John’s message of preparation for the coming of the King was repentance, conversion, the demand for a completely different life. That must have been startling news for Jews who thought that, as God’s chosen people—the children of Abraham, the people of the covenant—they deserved and were unconditionally assured of the promised King. Knowing what they must have been thinking, John later told his listeners, “Do not suppose that you can say to yourselves, ‘We have Abraham for our father’; for I say to you, that God is able from these stones to raise up children to Abraham” (3:9). God was not interested in His people’s human heritage but in their spiritual life. “What the King wants from you,” John was saying, “is that you make a complete turnaround from the way you are, that you be totally converted, totally changed.” God calls for radical change and transformation that affects the mind, the will, and the emotions—the whole person. John’s point was simple: “You are in the same condition as the Gentiles. You have no right to the kingdom unless you repent and are converted from sin to righteousness.” He called for a true repentance that results in the fruit of a translated life (v. 8) and that includes baptism with water (v. 11a). Failure to repent would result in severe judgment, as Matthew 11:20–24 and 12:38–41 demonstrate.
Repentance was exactly the same message with which Jesus began His preaching and the apostles began theirs. “The time is fulfilled, and the kingdom of God is at hand,” Jesus proclaimed; “repent and believe in the gospel” (Mark 1:15; cf. Matt. 3:2; 4:17; Luke 5:32). Mark 6:12 says of the twelve: “And they went out and preached that men should repent.” In his Pentecost sermon, Peter’s concluding words were, “Repent, and let each of you be baptized in the name of Jesus Christ for the forgiveness of your sins” (Acts 2:38; cf. Acts 3:19; 20:21; 26:18).
The close connection between repentance and conversion is also indicated in texts that do not specifically use the word repentance, yet convey the same idea (see Matt. 18:3; Luke 14:33). The best summary statement may be that of Paul in Acts 26:20, where he states that the objective of his ministry was that men “should repent and turn to God, performing deeds appropriate to repentance.”

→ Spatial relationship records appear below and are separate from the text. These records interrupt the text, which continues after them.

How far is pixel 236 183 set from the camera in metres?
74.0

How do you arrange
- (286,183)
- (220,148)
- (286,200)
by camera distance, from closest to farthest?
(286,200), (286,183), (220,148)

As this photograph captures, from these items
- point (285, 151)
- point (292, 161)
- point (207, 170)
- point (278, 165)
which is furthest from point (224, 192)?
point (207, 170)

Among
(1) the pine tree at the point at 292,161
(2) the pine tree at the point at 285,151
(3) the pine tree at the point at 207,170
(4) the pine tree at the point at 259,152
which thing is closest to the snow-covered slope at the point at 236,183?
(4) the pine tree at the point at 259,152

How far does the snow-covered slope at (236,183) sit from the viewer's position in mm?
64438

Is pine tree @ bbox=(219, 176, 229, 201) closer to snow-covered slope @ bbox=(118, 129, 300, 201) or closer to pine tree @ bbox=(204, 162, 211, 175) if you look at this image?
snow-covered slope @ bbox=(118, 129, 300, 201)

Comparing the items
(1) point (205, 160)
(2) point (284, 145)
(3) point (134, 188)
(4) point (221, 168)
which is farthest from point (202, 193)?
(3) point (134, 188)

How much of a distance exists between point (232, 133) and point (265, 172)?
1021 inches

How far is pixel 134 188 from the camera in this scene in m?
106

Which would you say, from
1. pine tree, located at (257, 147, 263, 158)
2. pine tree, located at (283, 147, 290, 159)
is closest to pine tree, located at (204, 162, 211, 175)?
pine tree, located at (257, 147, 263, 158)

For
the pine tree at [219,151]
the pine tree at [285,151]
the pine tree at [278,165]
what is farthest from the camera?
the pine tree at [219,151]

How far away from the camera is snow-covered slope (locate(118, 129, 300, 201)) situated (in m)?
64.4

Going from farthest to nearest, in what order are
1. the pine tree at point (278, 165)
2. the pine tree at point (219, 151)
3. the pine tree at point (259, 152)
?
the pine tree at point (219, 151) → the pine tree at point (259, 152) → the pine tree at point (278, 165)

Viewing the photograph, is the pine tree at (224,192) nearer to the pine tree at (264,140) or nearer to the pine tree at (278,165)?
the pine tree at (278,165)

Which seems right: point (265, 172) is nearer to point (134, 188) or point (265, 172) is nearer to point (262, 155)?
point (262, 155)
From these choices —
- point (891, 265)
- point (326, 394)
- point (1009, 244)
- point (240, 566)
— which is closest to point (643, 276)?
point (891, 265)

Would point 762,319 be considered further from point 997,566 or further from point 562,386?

The motive John gave for repentance was: the kingdom of heaven is at hand (3:2b). The people should repent and be converted because the King was coming, and He deserves and requires no less. The unrepentant and unconverted cannot give the heavenly King the glory He deserves, do not belong to the heavenly King, and are unfit for His heavenly kingdom.
After four hundred years, the people of Israel again heard God’s prophetic word. Malachi’s prophecy was followed by four centuries of silence, with no new or direct word from the Lord. Now, when His word came to Israel again, proclaiming the coming of the King, it was not the expected word of joy and comfort and celebration but a message of warning and rebuke. The kingdom of heaven is at hand, waiting to be ushered in, but Israel was not ready for it.
Despite many similar warnings by the prophets, many of the people and most of the leaders were not prepared for John’s message. What he said was shocking; it was unexpected and unacceptable. It was inconceivable to them that, as God’s people, they had anything to do to inherit God’s kingdom but simply wait for and accept it. The Messiah was their Messiah, the King was their King, the Savior was their Savior, the promise was their promise. Every Jew was destined for the kingdom, and every Gentile was excluded, except for a token handful of proselytes. That was the common Jewish thinking of the day, which John totally shattered.
But John’s message was God’s message, and he would not compromise it or clutter it with the popular misconceptions and delusions of his own day and his own people. He had no word but God’s word, and he proclaimed no kingdom but God’s kingdom and no preparation but God’s preparation. That preparation was repentance. God’s standard would not change, even if every Jew were excluded and every Gentile saved. God knew that some Jews would be saved, but none apart from personal repentance and conversion.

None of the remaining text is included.